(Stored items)
-- Start --

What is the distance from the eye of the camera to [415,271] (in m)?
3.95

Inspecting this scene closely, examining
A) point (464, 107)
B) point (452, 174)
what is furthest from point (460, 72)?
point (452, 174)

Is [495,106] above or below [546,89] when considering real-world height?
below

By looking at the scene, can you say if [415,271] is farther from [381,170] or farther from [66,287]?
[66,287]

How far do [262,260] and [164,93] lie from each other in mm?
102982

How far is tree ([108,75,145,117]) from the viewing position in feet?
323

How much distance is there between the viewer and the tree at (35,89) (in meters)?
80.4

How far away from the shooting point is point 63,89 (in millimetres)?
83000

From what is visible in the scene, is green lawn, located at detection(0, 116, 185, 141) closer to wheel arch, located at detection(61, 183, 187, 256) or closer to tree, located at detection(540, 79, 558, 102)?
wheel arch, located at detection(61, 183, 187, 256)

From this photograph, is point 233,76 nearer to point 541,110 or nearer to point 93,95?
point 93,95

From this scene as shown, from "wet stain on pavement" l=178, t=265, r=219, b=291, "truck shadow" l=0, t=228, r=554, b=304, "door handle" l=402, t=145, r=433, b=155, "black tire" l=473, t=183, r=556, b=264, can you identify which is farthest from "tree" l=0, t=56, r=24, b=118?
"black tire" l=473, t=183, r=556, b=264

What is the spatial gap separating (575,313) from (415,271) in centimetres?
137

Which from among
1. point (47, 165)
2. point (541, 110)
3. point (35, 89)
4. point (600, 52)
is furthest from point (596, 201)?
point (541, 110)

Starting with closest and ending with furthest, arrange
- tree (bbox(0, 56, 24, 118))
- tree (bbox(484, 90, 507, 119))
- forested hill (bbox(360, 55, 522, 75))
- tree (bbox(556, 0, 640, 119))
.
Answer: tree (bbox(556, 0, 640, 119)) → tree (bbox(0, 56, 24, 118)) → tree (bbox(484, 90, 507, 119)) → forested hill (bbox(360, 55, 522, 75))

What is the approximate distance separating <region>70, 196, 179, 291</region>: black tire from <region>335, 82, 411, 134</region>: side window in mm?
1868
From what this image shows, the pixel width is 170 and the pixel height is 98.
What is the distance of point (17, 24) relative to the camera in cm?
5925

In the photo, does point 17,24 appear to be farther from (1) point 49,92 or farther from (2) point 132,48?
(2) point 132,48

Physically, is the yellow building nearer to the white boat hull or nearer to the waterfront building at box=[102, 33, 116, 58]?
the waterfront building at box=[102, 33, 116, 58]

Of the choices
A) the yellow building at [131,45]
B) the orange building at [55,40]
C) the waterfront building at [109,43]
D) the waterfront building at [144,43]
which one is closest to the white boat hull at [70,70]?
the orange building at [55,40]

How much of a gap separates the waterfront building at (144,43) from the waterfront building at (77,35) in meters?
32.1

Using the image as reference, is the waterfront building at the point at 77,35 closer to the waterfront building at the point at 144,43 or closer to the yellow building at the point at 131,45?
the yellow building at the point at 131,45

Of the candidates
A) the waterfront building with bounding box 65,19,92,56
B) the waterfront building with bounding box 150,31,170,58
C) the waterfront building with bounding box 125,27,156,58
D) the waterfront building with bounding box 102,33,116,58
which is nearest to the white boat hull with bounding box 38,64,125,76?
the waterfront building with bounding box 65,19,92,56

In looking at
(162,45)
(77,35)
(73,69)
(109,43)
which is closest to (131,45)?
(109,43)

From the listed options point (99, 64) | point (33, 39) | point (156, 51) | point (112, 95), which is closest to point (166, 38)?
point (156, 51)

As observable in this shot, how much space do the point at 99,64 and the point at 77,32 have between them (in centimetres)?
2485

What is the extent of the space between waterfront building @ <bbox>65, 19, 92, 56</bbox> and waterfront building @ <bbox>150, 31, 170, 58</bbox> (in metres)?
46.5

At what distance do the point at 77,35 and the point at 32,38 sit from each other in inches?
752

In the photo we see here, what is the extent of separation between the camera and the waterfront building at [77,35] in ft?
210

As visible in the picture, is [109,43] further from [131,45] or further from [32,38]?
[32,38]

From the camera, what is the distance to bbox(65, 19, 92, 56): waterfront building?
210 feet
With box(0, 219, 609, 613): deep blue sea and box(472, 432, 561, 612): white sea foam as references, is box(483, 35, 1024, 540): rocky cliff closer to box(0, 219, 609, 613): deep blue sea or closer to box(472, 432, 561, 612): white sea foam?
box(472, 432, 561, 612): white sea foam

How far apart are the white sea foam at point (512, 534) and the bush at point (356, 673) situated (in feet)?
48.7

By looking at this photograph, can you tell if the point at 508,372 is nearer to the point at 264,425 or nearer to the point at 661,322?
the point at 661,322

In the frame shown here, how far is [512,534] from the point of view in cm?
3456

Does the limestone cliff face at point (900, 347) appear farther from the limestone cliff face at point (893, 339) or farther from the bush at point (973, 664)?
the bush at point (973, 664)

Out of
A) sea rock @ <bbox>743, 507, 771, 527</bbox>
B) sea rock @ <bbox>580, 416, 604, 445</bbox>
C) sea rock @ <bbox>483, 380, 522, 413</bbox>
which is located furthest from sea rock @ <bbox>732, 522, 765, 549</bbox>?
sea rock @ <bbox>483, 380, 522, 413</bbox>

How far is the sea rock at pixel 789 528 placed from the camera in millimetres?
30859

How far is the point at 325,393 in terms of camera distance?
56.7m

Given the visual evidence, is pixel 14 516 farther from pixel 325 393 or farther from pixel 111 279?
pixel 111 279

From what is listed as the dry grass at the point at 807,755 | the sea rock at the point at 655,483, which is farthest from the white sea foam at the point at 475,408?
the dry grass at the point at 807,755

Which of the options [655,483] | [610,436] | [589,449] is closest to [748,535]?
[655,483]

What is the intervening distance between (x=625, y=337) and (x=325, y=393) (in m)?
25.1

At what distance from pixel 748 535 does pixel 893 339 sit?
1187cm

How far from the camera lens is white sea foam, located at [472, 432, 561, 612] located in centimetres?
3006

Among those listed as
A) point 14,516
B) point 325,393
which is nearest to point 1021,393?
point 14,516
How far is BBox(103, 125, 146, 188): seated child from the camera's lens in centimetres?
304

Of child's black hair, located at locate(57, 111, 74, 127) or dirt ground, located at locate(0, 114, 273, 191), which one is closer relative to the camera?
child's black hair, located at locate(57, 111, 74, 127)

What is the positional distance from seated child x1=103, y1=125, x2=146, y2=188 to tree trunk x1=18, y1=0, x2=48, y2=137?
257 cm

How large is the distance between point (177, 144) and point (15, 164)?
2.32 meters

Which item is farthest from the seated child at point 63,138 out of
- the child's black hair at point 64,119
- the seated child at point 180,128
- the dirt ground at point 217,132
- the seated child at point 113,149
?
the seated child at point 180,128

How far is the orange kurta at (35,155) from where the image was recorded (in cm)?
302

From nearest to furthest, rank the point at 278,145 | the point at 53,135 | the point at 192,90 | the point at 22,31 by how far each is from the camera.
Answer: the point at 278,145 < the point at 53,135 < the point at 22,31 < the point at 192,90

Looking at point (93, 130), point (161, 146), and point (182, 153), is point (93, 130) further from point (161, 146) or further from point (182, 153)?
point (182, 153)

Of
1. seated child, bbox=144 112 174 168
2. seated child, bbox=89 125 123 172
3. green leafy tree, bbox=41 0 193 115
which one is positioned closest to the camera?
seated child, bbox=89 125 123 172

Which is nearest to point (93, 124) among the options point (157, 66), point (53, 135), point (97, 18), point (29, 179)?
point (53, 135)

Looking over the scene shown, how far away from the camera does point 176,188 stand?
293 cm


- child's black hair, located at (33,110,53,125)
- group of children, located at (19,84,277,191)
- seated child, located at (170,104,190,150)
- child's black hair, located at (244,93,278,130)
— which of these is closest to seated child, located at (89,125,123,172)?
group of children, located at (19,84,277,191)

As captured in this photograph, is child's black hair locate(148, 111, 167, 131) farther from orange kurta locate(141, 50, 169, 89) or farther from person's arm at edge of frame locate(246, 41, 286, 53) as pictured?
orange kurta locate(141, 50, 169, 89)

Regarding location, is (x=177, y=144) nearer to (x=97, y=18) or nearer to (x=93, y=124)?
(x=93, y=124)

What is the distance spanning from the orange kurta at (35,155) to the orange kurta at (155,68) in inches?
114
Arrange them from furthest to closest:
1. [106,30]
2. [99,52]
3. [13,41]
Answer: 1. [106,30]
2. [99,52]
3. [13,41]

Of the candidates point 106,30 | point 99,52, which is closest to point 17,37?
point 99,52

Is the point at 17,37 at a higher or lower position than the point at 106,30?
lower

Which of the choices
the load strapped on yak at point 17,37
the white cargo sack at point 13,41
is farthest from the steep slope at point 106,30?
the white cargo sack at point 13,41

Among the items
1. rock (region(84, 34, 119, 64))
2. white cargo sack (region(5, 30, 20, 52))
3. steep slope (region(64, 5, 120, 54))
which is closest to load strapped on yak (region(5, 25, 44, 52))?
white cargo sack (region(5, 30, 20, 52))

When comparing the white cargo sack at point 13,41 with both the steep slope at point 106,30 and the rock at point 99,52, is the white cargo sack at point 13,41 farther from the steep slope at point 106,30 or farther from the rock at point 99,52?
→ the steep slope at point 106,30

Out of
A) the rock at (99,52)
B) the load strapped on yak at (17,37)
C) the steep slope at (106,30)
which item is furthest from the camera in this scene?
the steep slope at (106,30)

-- End --

◆ Task goal ◆
Arrange the lines of the records as a numbered list, starting at the line that contains "Is the point at 17,37" and continuing through the end of the records, both ends included. Omit blank lines.

◆ Complete answer ◆
1. Is the point at 17,37 at a higher or lower position than the point at 106,30?
2. lower
3. Which of the choices
4. the load strapped on yak at point 17,37
5. the white cargo sack at point 13,41
6. is farthest from the steep slope at point 106,30?
7. the white cargo sack at point 13,41
8. Among the items
9. 1. rock (region(84, 34, 119, 64))
10. 2. white cargo sack (region(5, 30, 20, 52))
11. 3. steep slope (region(64, 5, 120, 54))
12. which is closest to load strapped on yak (region(5, 25, 44, 52))?
13. white cargo sack (region(5, 30, 20, 52))
14. When comparing the white cargo sack at point 13,41 with both the steep slope at point 106,30 and the rock at point 99,52, is the white cargo sack at point 13,41 farther from the steep slope at point 106,30 or farther from the rock at point 99,52?
15. → the steep slope at point 106,30
16. Out of
17. A) the rock at (99,52)
18. B) the load strapped on yak at (17,37)
19. C) the steep slope at (106,30)
20. which item is furthest from the camera in this scene?
21. the steep slope at (106,30)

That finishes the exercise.